= What is needed =
Substitute "set apart" for "spaced apart" in the part of the records that opens with the line containing "How widely are" and runs through the end of the records, and reproduce only that part with everything else unchanged.

= Information supplied =
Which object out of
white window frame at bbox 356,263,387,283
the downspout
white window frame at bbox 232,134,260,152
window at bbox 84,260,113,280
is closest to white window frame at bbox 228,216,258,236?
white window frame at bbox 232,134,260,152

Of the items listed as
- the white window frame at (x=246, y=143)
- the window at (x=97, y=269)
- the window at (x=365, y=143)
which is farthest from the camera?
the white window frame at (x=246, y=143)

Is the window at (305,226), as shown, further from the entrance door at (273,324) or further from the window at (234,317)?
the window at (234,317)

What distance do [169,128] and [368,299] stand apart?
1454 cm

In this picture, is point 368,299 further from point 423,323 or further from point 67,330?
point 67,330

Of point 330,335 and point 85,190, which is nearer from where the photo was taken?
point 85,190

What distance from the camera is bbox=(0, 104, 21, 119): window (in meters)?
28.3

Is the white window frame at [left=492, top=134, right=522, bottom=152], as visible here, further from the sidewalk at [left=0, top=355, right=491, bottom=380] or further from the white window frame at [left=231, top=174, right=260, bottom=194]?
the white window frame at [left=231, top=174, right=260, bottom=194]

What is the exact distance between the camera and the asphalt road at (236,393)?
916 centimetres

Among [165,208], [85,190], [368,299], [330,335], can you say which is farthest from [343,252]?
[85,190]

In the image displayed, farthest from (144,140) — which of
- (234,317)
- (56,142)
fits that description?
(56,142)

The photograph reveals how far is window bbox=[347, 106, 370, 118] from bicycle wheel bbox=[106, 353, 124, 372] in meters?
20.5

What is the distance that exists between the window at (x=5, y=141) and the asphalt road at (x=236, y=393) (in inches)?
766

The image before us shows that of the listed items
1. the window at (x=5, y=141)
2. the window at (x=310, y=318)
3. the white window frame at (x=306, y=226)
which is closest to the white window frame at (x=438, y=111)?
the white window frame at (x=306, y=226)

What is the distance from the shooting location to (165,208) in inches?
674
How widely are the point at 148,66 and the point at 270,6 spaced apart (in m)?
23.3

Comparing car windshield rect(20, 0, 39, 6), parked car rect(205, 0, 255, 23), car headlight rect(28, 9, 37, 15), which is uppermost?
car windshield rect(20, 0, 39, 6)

= Output below =
How widely are the point at 148,66 and the point at 270,6 set apart (in m)?
23.3

Comparing car windshield rect(20, 0, 39, 6), parked car rect(205, 0, 255, 23), car headlight rect(28, 9, 37, 15), which is uppermost?
car windshield rect(20, 0, 39, 6)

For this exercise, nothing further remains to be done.